I don't know yet, it depends. You never know whether your performance will be successful or not. I hope the audience will appreciate it. One thing is for sure, we’ve poured a lot of passion and love into this performance. We try to make it easy to understand for viewers, we want them to be moved by the story. If it works, I hope Boris will give me an opportunity to stage something else. I’d like to mention that my actors are just fantastic. I'm very proud of them. They act in this sophisticated story with such an ease and inner freedom, that’s amazing.

"My wife is a better actor than me''

— Your daughter Irina plays one of the parts in this performance. In 'The Bluebird', you take the stage with your wife Aleftina. Working with your family may be tough, isn’t it?

It depends. My daughter is a very difficult person. When it comes to arguing, sparks really fly. She’s very independent. And my wife is an outstanding artist. We happened to play very rarely in the same performances. But she's just a great actress, much better than me.

— 'The Bluebird' play is a hot ticket at the Stanislavsky Electro Theatre. Did you immediately say yes, when Boris Yukhananov invited you to participate in it? Or did the project seem too extreme to you?

When Boris told me about it, I was really shocked. I asked him, "Do you think it’s easy to play a boy at my age?'’ And he replied, "When you come to the children's theatre, you know that it's an actress who plays this part." She speaks like a child, but in five minutes you get used to it. These are the rules of the game.

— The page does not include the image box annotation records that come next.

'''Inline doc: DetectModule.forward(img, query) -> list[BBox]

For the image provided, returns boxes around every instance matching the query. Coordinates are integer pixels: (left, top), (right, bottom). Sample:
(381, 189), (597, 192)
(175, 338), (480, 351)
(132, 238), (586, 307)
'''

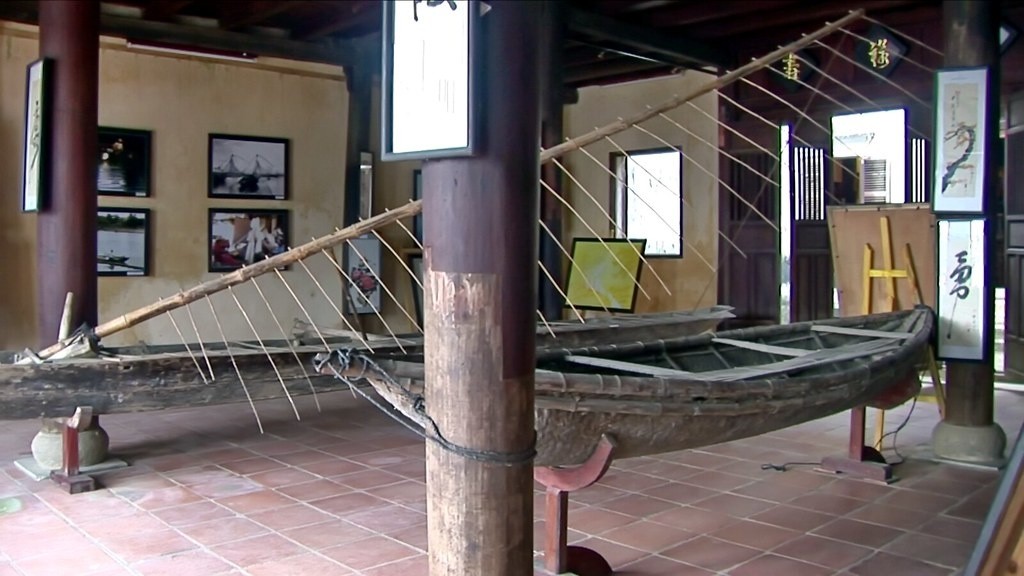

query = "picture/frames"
(930, 65), (988, 215)
(343, 234), (383, 315)
(98, 205), (153, 278)
(208, 208), (290, 274)
(381, 0), (479, 161)
(935, 215), (992, 364)
(91, 127), (153, 198)
(21, 55), (50, 214)
(207, 133), (291, 200)
(561, 237), (647, 313)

And Yukhananov added, "You and your wife have gone the same way those brother and sister have - to seek happiness, the meaning of our life. And when your story intervenes with this boy and girl’s story, the audience will think and reflect on what happens to these heroes next."

— For you, it is not a seven-year-old boy part, but also your memories, your personal stories, isn't it?

Yes, it is, taking into account that my wife and I had a rather hard life. Aleftina saw her mother killed during the war. I have seen so much sadness and tragedy in my life as well. And happiness, too, of course. Boris is absolutely right, 'The Bluebird' is not a children’s story. There's an old Hollywood movie starring Elizabeth Taylor based on this piece. I think this movie is a failure, because it’s not clear whether it’s for children or adults. But our performance is for adult audience, that's for sure. And Maurice Maeterlinck is a deep philosopher. It’s not just entertainment he wrote this play for. And Boris came up with an absolutely innovative idea: I don't play on stage, I'm an ordinary person who talks to the audience.